Wide Open...

Thank you, Graeme McDowell. You gave the 110th U.S. Open a storyline it sorely lacked throughout the day Sunday. While juggernaut PGA Tour players Tiger Woods, Ernie Els and Phil Mickelson were unable to make a charge on Sunday afternoon, you played steady, smart golf to win your first Major. 

Golf fans waited all day for some come-from-behind heroics from the usual suspects, but it never came. Would the broadcast have been more exciting if Tiger of Phil could have lassoed some birdies on the challenging Back 9 at Pebble Beach? Absolutely. But while other golfers struggled to get close to par, McDowell simply played a round of golf that the PGA's elite could not muster. 

It was refreshing to see a new face raise a Major championship trophy, even if it was a foreign player winning our U.S. Open - becoming only the 3rd European to win the tournament since 1925. What made it so special was the way McDowell composed himself. Cool and steady, talking to the cameraman as he walked to the 18th green, he did what others could not at Pebble Beach; he tamed his emotions and golf game in unison. 

Seeing McDowell hug his father on the 18th green on Father's Day was special, and a moment he'll never forget. It sure beats having to see Tiger hug his caddy with no family around to enjoy the moment with. 

But what of Tiger Woods...

To analyze Woods, let's take a look at his post-round quotes:

"I made three mental mistakes. The only thing it cost us was a chance to win the U.S. Open."
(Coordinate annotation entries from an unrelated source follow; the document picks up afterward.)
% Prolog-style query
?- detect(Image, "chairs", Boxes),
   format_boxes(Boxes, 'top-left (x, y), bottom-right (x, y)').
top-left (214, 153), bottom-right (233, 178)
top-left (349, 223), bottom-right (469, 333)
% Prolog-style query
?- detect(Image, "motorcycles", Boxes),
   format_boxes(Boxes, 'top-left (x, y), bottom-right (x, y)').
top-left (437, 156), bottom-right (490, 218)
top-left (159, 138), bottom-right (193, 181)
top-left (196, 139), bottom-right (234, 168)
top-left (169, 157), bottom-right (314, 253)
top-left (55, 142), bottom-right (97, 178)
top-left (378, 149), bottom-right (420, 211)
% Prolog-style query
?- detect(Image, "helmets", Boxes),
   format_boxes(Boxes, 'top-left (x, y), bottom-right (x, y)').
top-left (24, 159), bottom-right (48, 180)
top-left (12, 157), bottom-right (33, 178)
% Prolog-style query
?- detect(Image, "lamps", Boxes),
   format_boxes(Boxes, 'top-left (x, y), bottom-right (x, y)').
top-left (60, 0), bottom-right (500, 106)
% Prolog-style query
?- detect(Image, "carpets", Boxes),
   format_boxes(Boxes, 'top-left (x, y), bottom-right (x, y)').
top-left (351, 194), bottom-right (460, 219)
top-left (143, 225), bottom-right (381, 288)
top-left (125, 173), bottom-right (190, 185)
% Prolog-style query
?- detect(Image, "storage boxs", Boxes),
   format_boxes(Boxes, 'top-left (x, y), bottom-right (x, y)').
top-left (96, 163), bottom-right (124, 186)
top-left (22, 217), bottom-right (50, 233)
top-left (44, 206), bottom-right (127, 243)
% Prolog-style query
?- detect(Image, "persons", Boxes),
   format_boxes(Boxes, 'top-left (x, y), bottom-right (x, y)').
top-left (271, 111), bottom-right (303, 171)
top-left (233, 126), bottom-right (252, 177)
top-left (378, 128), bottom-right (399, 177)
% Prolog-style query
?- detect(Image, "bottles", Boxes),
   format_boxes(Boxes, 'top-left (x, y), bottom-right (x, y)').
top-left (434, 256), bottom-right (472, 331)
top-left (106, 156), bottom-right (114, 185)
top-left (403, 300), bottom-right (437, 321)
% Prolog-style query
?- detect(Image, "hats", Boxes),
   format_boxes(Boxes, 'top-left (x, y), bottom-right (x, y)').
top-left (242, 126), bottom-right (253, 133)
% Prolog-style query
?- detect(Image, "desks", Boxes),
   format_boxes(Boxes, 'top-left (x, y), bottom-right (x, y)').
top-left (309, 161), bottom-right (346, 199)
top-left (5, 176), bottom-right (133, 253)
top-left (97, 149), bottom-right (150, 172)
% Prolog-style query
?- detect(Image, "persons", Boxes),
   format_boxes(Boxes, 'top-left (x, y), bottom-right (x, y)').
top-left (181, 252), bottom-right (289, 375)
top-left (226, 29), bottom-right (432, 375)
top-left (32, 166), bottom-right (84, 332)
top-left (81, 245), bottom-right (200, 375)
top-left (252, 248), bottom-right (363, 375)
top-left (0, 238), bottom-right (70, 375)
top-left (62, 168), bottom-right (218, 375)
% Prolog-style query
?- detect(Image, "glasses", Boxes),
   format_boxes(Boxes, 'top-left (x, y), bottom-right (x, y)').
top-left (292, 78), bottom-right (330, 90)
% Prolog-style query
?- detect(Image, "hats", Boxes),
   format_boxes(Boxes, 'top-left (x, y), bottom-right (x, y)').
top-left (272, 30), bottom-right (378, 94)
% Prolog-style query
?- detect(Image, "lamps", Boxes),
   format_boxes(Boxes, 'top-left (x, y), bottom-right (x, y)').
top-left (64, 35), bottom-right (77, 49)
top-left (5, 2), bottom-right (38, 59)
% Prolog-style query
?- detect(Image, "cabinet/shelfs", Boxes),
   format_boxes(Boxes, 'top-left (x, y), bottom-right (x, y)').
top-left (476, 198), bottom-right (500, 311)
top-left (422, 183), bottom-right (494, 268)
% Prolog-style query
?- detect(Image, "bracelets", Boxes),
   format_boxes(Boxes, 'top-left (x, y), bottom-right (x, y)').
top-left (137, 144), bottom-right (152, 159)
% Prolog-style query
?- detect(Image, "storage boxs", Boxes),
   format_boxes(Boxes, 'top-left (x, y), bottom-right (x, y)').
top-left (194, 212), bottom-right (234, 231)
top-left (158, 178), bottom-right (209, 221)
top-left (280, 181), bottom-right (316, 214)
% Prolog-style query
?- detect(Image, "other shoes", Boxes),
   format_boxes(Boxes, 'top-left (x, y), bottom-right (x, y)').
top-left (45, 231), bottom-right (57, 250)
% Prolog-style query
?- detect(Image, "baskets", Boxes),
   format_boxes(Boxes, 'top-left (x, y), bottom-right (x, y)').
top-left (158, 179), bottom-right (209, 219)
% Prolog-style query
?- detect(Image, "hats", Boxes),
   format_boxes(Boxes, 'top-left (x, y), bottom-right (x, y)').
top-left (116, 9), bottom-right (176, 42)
Think about it this way, even in Woods' current state of mind/golf, if I told you all Woods had to do to at least tie for a U.S. Open win was to shoot even par for the tournament, would there be any doubt in your mind he was tying or winning the thing? 

He made more than three mental mistakes, but also played very exceptional golf on Saturday. There's no question he will be in contention throughout the rest of the year but is it only mental mistakes holding him back? Let's look deeper...

"Every putt I missed was from above the hole. Yesterday I made everything because it was all below the hole. These greens are bumpy enough where putts above the hole, it's just pot-luck." 
Clearly, Woods didn't think the mental mistakes were the only things that cost him this Major. The one big question that remains to be answered about Woods is when he will win again, and it's important to bring another sports perspective into this equation: halftime adjustments. 

Woods knew he wasn't making putts above the hole, but what did he do to prevent landing the ball above the hole on a consistent basis? Yes, the course was nearly impossible to play on certain holes. But if Woods knew he couldn't hit putts from above the hole because it was way too bumpy, he should have adjusted his strategy and swing to accommodate for that. 

It's what great coaches/players do when one thing isn't working - find something else that does. Until Tiger does that, he's not going to be at the top of the leader board when the tournament is over.